Well, my birthday has always been a private thing. But in the last few months, there has been, for want of a better expression, building excitement; people planning all sorts of things, committees being set up and I said, “No, you don’t do this to me, not this time.” For me, I think my best birthday was at 10. I remember it was the last birthday that my mum organized. I celebrated every birthday, cut a cake and I still think I can find some old pictures. I remember I wore a French suit.

From there, I think she focused more on my younger ones because I was already in secondary school. So, the transition was complete. No more children’s birthdays for me from then on.

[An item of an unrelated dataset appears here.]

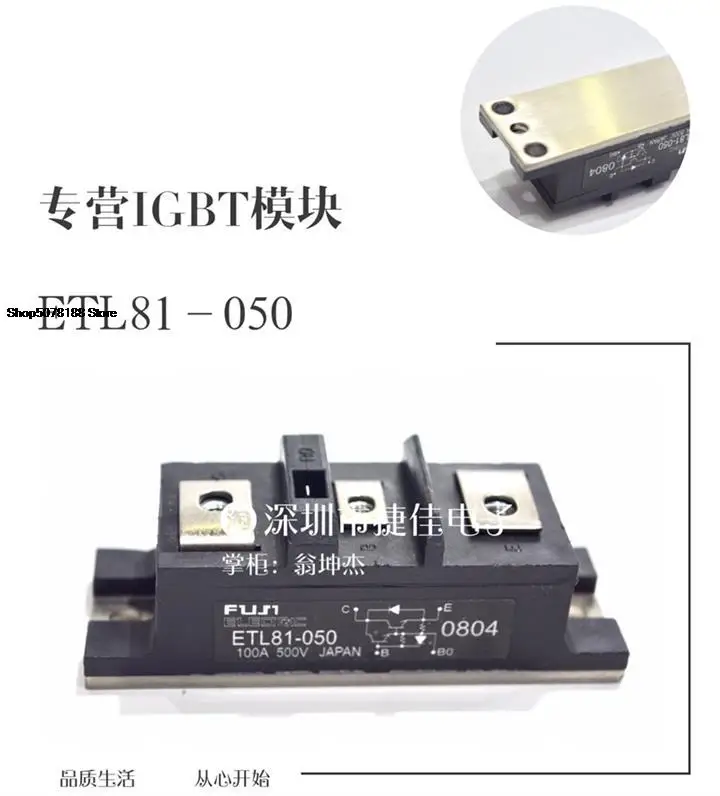 

ETL81-050 ETK81-060B ETK81-050 ETN81-055 ETG81-050 ETK85-050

So, in that sense, the next birthday that I remember was when I was 18 and I did that myself. I saved money for about six months and I went partying with my friends and I really enjoyed myself. The next one I remember was 21 and I was in the university then. It was my friends and I on campus and as difficult as it was then, because there was no telephone, my mum made it a sense of duty to ensure that I got a birthday card. I still keep it till today. It was a very touching birthday card and after that, there were really no birthdays in that sense.

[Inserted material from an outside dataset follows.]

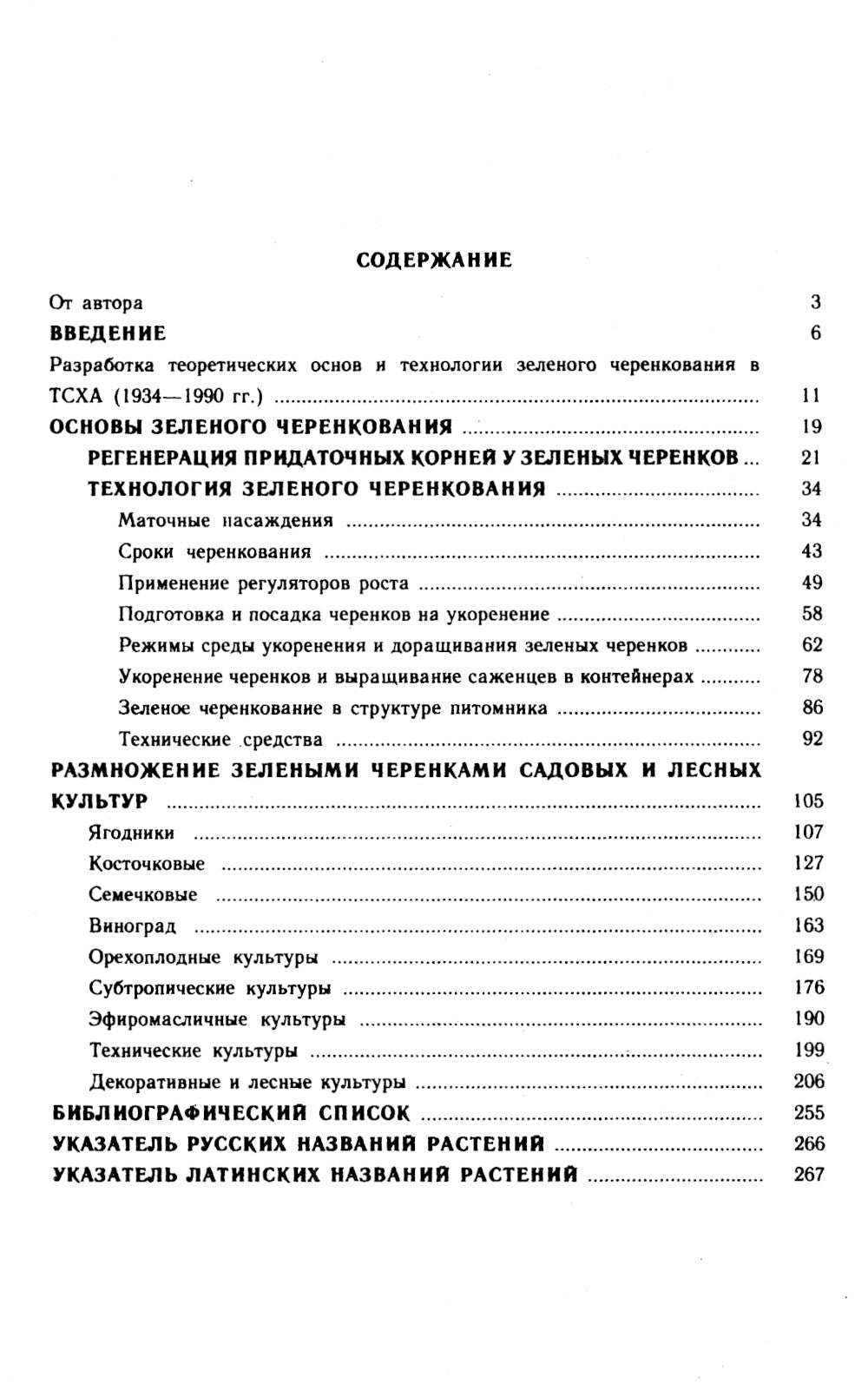 Зеленое черенкование садовых и лесных культур: Теория и практика. 2-е изд., стер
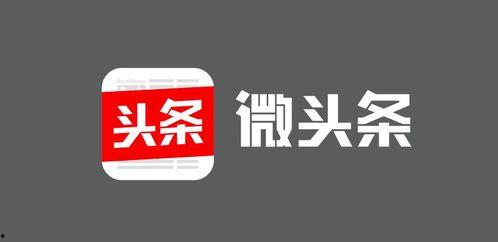 今日头条沙尔克抽奖,赢取丰厚奖品等你来拿！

When I got married, on my birthdays I get home early. If it’s a working day, we don’t cook, we order food, people come in – my parents, siblings come – each one at his own time and really by 7 or 8 pm, I leave them in the house with my wife and I am gone; maybe to go and play snooker or tennis at the club. So, there was no ceremony around it. I am not a ceremony person. I don’t like those formalities and I remember that when I was Chief of Staff, I turned 40 and my friends said, “No it’s a lie; we are going to have a party” and I said, “No, if you do it I am going to run away.” Someone suggested Sunny Ade because they know I like him. They said they were going to bring him and I said, that’s the one that would make me run away; but in the event, I remember that we actually printed an invitation card. How they got me to do it, I can’t quite say. What I remember was that I had to wake up very early and I said, “this shouldn’t be; this is my birthday, I should be sleeping.

But as early as 7am, we’d started prayers and from there, it was breakfast though I must confess that it was a day that I enjoyed. I had so many people around me; the governor, the Chief Judge and the Speaker came; everybody was there. But the party went on beyond my birthday because at 3am the following day, we were still there. So, I was living in another person’s day and I said, “No, this is not how it is supposed to be.” I remember that in the course of shaking everybody’s hands, you know, going from table to table, I think somebody had conjunctivitis and I picked it. When I woke up in the morning, I couldn’t open my eyes. But, I think the fun I had the day before, more than compensated for the discomfort. I had to send for my optometrist because it was very painful. This time, with all the plans going on, I said, ‘no’, that if this is my day, then those who really love me should allow me to do it my way. It didn’t cost me that much also to receive my visitors. I funded my 40th birthday by myself. I am not quite sure I can’t do the same now.
How do you mean?

As governor?

No. I am not even sure that I want to spend that kind of money on a party. If we can’t eat small rice and chicken in the house and I don’t even know if I want to dress up in a formal sense. I just want to feel free, see the people I want to see and if there is something going on, on television, I want to watch, instead of, ‘Oh, come and say hello to this person or that person.’ I am sure I am not mentally prepared for that and I don’t want to offend people. The idea that probably, I will have a birthday at taxpayers’ expense is something that doesn’t sit quite well with me and it’s only for 24 hours anyway.